-- PROVIDED RECORDS start --
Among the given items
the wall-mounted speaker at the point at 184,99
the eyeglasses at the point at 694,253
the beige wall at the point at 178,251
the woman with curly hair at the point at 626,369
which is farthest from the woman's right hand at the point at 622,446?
-- PROVIDED RECORDS end --
-- PROVIDED RECORDS start --
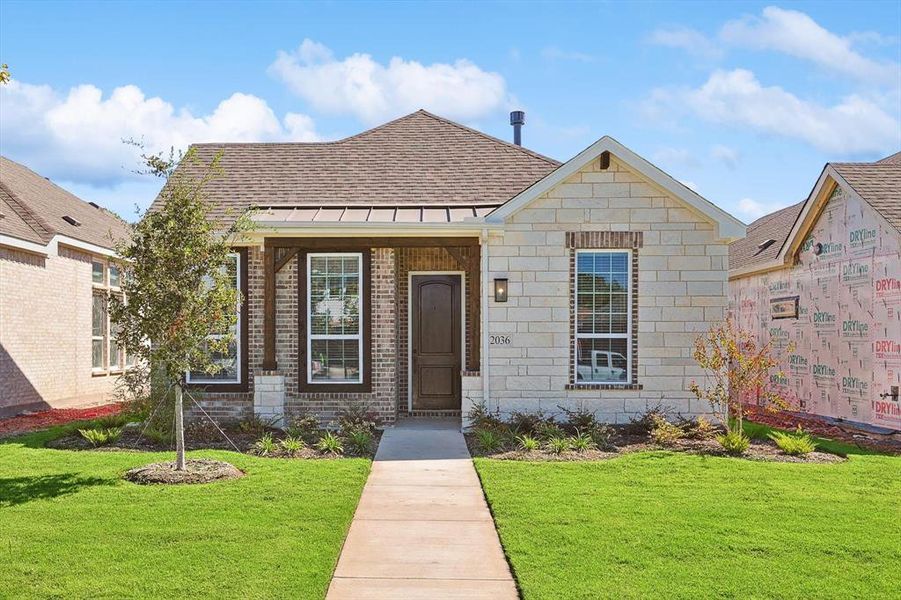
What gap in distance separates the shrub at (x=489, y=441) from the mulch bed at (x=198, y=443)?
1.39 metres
-- PROVIDED RECORDS end --
-- PROVIDED RECORDS start --
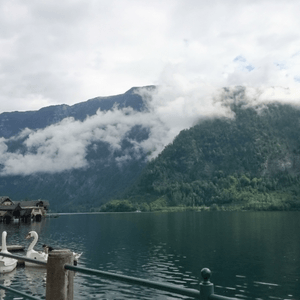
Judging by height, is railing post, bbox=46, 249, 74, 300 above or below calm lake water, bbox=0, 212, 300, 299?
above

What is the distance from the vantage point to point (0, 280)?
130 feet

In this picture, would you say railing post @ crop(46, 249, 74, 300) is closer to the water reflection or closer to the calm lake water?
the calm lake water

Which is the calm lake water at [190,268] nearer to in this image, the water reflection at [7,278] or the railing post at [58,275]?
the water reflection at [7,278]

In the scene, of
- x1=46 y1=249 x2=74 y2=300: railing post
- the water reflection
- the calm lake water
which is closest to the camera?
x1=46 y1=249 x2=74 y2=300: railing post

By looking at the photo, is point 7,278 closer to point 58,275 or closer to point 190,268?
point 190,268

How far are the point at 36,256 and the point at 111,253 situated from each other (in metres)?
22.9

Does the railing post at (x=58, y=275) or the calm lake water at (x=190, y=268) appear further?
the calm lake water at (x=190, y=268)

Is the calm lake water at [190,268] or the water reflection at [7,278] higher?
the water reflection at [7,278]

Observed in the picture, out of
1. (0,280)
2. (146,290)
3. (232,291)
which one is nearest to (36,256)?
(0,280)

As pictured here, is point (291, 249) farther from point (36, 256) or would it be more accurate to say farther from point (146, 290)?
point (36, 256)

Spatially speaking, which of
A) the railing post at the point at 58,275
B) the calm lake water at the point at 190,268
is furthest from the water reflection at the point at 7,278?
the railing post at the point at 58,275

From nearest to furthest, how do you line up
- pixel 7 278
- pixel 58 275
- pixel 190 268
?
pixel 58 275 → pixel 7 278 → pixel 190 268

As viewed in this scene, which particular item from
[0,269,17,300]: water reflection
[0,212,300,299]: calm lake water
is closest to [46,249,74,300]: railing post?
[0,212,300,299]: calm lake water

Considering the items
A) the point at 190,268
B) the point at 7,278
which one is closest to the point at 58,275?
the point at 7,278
-- PROVIDED RECORDS end --
• [AIM OF THE EXERCISE] Quote the records word for word, starting with the line that contains "Among the given items" and going on through the line that contains "which is farthest".

• [CORRECT RESULT]
Among the given items
the wall-mounted speaker at the point at 184,99
the eyeglasses at the point at 694,253
the beige wall at the point at 178,251
the woman with curly hair at the point at 626,369
which is farthest from the woman's right hand at the point at 622,446?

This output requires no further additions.